A primer on HTML

By Jonathan Schofield of Watershed Creative

Introduction

HyperText Markup Language (HTML) is the predominant language for structuring (marking up) web pages (and HTML emails).

There are some great HTML editing tools available now that do a good job of protecting content owners from having to understand HTML. One of the most common browser-based tools is TinyMCE, a WYSIWYG editor. Great though tools like this are, they lull you into a false sense of security that everything is simple and taken care of. Because of its carefully nested structure, HTML is easy to break or do badly using these tools, so…

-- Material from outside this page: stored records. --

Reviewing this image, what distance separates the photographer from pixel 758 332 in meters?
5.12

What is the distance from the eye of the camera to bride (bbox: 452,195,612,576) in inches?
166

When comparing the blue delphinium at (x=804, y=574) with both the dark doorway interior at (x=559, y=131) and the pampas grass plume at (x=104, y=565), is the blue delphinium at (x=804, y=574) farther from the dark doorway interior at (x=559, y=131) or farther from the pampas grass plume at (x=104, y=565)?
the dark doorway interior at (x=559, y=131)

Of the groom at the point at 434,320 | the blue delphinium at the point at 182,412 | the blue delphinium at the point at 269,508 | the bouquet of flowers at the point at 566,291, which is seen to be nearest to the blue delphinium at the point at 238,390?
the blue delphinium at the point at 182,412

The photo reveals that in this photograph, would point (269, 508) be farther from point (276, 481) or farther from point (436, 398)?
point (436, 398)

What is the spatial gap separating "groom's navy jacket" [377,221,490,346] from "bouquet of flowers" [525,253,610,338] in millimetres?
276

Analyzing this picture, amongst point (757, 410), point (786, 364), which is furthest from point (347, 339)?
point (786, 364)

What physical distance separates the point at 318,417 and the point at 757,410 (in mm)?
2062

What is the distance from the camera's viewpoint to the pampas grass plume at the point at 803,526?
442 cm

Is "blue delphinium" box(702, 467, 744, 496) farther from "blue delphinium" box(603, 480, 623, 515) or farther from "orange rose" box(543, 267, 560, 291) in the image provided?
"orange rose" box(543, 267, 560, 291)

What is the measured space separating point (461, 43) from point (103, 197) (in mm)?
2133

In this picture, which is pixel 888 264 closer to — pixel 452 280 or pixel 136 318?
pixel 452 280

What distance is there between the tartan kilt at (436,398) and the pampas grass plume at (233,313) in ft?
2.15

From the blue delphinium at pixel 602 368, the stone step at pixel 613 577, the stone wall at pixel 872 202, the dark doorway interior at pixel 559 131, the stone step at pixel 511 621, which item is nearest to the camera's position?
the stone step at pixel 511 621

Knowing the basics of HTML is an invaluable skill for you to:

Fix errors when things go awry in TinyMCE (or other editors)
Realise your investment in your stylesheet
Promote yourself on third party sites as effectively as possible

Impatient or just need a reminder? Then skip to the essentials summary.

Want to dive in and learn? Then read on!

Note: I know that the following won’t be read and absorbed in one sitting and that the best way to learn is by doing. Nonetheless, by breaking it down into logical sections, my hope is that it forms a useful point of reference to come back to and one where specific guidance can be found quickly.

Essential terminology

HTML elements are the ‘building blocks’ of the language. Actually, as almost every element can be the ‘parent’ of another element, it’s more helpful to think of elements as parts of a tree structure.
Each element is written (marked up) in plain text using an HTML tag.
Every tag can include markup for one or more HTML attributes and their values, each of which can:
- Modify the behaviour of the element in question
- Provide additional information to the user
- Provide additional structural mechanisms by which stylesheets and JavaScript can function
Stylesheets are collections of one or more user-defined sets of style rules.
Style rules are collections of one or more style selectors and one or more style properties.

Fundamental concepts

HTML is a markup language not a programming language: it uses special sequences of text to add structure and additional semantics to the text content that is presented to the reader; it doesn’t have any facility for defining controls that create outcomes such as if scenario A, do something, if scenario B, do something else.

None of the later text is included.